## Article:
______
The azimuth value of each derived audio direction parameter may correspond with a position of a plurality of positions around the circumference of a circle.
The plurality of positions around the circumference of the circle may be evenly distributed along the 360 degrees of the circle, and wherein the number of positions around the circumference of the circle may be determined by the number of audio direction parameters.
The apparatus configured to rotate each derived audio direction parameter by the quantized azimuth value of a first audio direction parameter of the plurality of audio direction parameters may be configured to: add the quantized azimuth value of the first audio direction parameter to the azimuth value of each derived audio direction parameter, wherein the elevation value of each derived audio direction parameter is set to zero.
The index to provide for each audio direction parameter a quantised difference between an audio direction parameter and their corresponding derived audio direction parameter may be an index to a codebook comprising a plurality of indexed elevation values and indexed azimuth values.
The plurality of indexed elevation values and indexed azimuth values maybe points on a grid arranged in a form of a sphere, wherein the spherical grid may be formed by covering the sphere with smaller spheres, wherein the smaller spheres define the points of the spherical grid.
There is according to fifth aspect an apparatus for spatial audio coding comprising at least one processor and at least one memory including computer program code, the at least one memory and the computer program code configured to, with the at least one processor, cause the apparatus to: derive for each of the plurality of audio direction parameters, wherein each parameter comprises an elevation value and an azimuth value and wherein each parameter has an ordered position, a corresponding derived audio direction parameter comprising an elevation value and an azimuth value; rotate each derived audio direction parameter by the azimuth value of an audio direction parameter in the first position of the plurality of audio direction parameters; change the ordered position of an audio direction parameter to a further position coinciding with a position of a rotated derived audio direction parameter when the azimuth value of the audio direction parameter is closest to the azimuth value of the further rotated derived audio direction parameter compared to the azimuth values of other rotated derived audio direction parameters, followed by the apparatus being configured to determine for each of the plurality audio direction parameters a difference between each audio direction parameter and a corresponding rotated derived audio direction parameter; and quantise the difference for each of the plurality of audio direction parameters.
There is according to sixth aspect an apparatus for spatial audio coding comprising at least one processor and at least one memory including computer program code, the at least one memory and the computer program code configured to, with the at least one processor, cause the apparatus to: decode an index to provide a quantized azimuth value of an audio direction parameter in a first position of a plurality of ordered audio direction parameters, wherein each parameter comprises an elevation value and an azimuth value; derive for each of the plurality of audio direction parameters a corresponding derived audio direction parameter comprising an elevation value and an azimuth value; rotate each derived audio direction parameter by the azimuth value of the audio direction parameter in the first position of the plurality of audio direction parameters; decode an index to provide for each audio direction parameter a quantised difference between an audio direction parameter and their corresponding derived audio direction parameter; form, for each audio direction parameter, a quantized audio direction parameter by adding the quantised difference to their corresponding derived audio direction parameter; and decode an index representing an order for the plurality of quantized audio direction parameters and reordering the positions of the plurality of quantized audio direction parameters according to the order.
A computer program product stored on a medium may cause an apparatus to perform the method as described herein.
______
## Information provided:
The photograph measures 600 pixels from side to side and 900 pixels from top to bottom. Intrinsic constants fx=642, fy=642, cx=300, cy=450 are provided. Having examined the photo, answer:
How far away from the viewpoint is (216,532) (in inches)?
______
## Exercise tasks:
A - Translate this sentence from the spatial audio coding text into Spanish: "The azimuth value of each derived audio direction parameter may correspond with a position of a plurality of positions around the circumference of a circle."
B - Pick up the spatial audio coding text after its last sentence and keep writing it.

## Answer list:
A - El valor de acimut de cada parámetro de dirección de audio derivado puede corresponder a una posición de una pluralidad de posiciones alrededor de la circunferencia de un círculo.

B -
An electronic device may comprise apparatus as described herein.
A chipset may comprise apparatus as described herein.
Embodiments of the present application aim to address problems associated with the state of the art.
Summary of the Figures
For a better understanding of the present application, reference will now be made by way of example to the accompanying drawings in which: Figure 1 shows schematically a system of apparatus suitable for implementing some embodiments;
Figure 2 shows schematically the audio object encoder as shown in figure 1 according to some embodiments;
Figure 3a shows schematically the a spherical quantizer & indexer implemented as shown in figure 2 according to some embodiments;
Figure 3b shows schematically the spherical de-indexer as shown in figure 5 according to some embodiments;
Figure 3c shows schematically example sphere location configurations as used in the spherical quantizer & indexer and the spherical de-indexer as shown in figures 3a and 3b according to some embodiments;
Figure 4 shows a flow diagram of the operation of the audio object encoder as shown in figure 2 according to some embodiments;
Figure 5 shows schematically the audio object decoder as shown in figure 1 according to some embodiments;
Figure 6 shows a flow diagram of generating a direction index based on an input direction parameter in further detail;
Figure 7shows a flow diagram of an example operation of quantizing the direction parameter to obtain a direction index;
Figure 8 shows a flow diagram of the operation of the audio object decoder as shown in figure 5 according to some embodiments; and Figure 9 shows schematically an example device suitable for implementing the apparatus shown.
Embodiments of the Application
The following describes in further detail suitable apparatus and possible mechanisms for the provision of effective spatial analysis derived metadata parameters for multi-channel input format audio signals and input audio objects. In the following discussions multi-channel system is discussed with respect to a multi channel microphone implementation. However as discussed above the input format may be any suitable input format, such as multi-channel loudspeaker, ambisonic (FOA/HOA) etc. It is understood that in some embodiments the channel location is based on a location of the microphone or is a virtual location or direction. Furthermore, the output of the example system is a multi-channel loudspeaker arrangement. However, it is understood that the output may be rendered to the user via means other than loudspeakers. Furthermore, the multi-channel loudspeaker signals may be generalised to be two or more playback audio signals.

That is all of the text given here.